It is true that browsers do much more computation than "dumb" terminals, but there are still non-trivial parallels. Terminals do contain a processor and memory in order to handle settings menus, handle keyboard input and convert incoming sequences into a character array that is then displayed on the screen. A terminal is mostly useless without something attached to the other side, but not _completely_ useless. You can browse the menus, enable local echo, and use device as something like a scratchpad. I once drew up a schematic as ascii art this way. The contents are ephemeral and you have to take a photo of the screen or something in order to retain the data.
Web browsers aren't quite that useless with no internet connection, some sites do offer offline capabilities (for example gmail). but even then, the vast majority of offline experiences exist to tide the user over until network can be re-established, instead of truly offering something useful to do locally.
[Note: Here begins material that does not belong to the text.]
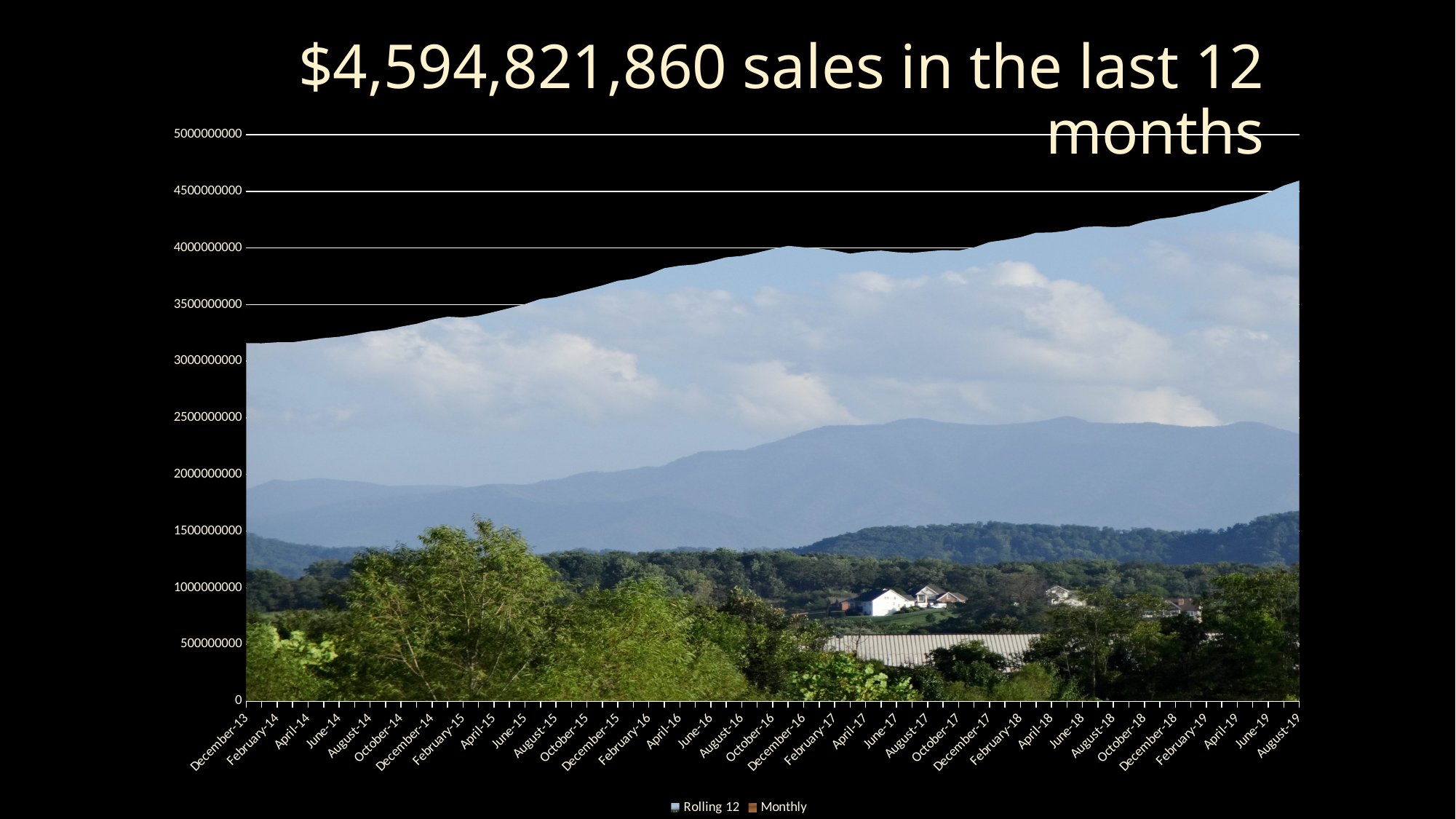
How many series does the legend list? 2 Is the Rolling 12 value for December-13 greater or less than 3500000000? less What kind of chart is shown on the slide? area chart Does the Rolling 12 series generally rise or fall from December-13 to August-19? rise Is the Rolling 12 value for December-13 greater or less than 3000000000? greater Is the Rolling 12 value for December-14 greater or less than 3500000000? less What are the two series named in the legend? Rolling 12 and Monthly Which month has the highest Rolling 12 value, December-13 or August-19? August-19 What is the title of the chart? $4,594,821,860 sales in the last 12 months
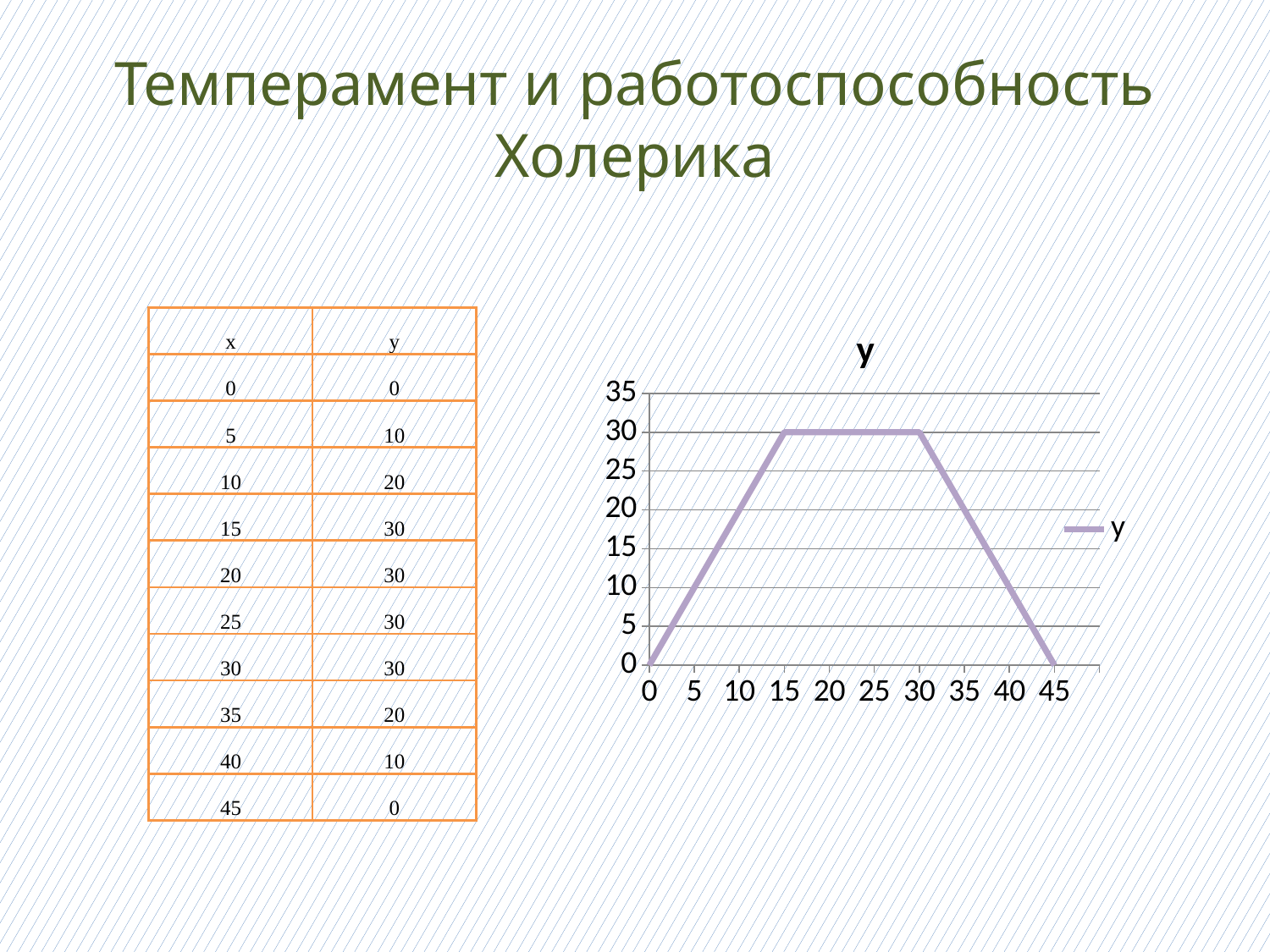
What kind of chart is shown on the slide? line chart Which is larger, the value of y at x = 20 or at x = 35? x = 20 What is the value of y at x = 15? 30 How many data points are plotted on the line? 10 What is the highest value of y reached on the chart? 30 Does the value of y rise or fall between x = 30 and x = 45? fall What is the lowest value of y on the chart? 0 What is the value of y at x = 45? 0 What is the value of y at x = 40? 10 What is the difference between the value of y at x = 10 and at x = 5? 10 What is the title of the chart? y How many series does the chart legend list? 1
Probably the only mainstream counter-examples would be games.
Google's own Gemma models are runnable locally on a Pixel 9 Max so some lev of AI is replicatable client side. As far as Gmail running locally, it wouldn't be impossible for Gmail to be locally hosted and hit a local cache which syncs with a server only periodically over IMAP/JMAP/whatever if Google actually wanted to do it.
The gain, as far as local AI goes for Google, is that, at Google scale, the CPU/GPU time to run even a small model like Gemma will add up across Gmail's millions of users. If clients have the hardware for it (which Pixel 9's have) it means Gmail's servers aren't burning CPU/GPU time on it.
As far as how Gmail's existing offline mode works, I don't know.
To make the discussion easier, we can look at the state of GMail before widespread AI was a thing.
(I have to use some weaselwording here, because GMail had decent spam detection since basically forever, and whether you call that AI or not depends on where we have shifted the goalposts at the moment.)
Heh that brings to mind that old chestnut, something like "We call it AI until it works, then we call it machine learning." Google's running the servers tho, so the assumption is the servers would be running the spam filter against it before the user. In my mind, anyway. So it's fair to point out that Google also has the compute resources to not have to care. To the hypothetical though, could Google make Gmail a local-first? I say yes. Will they? I doubt it.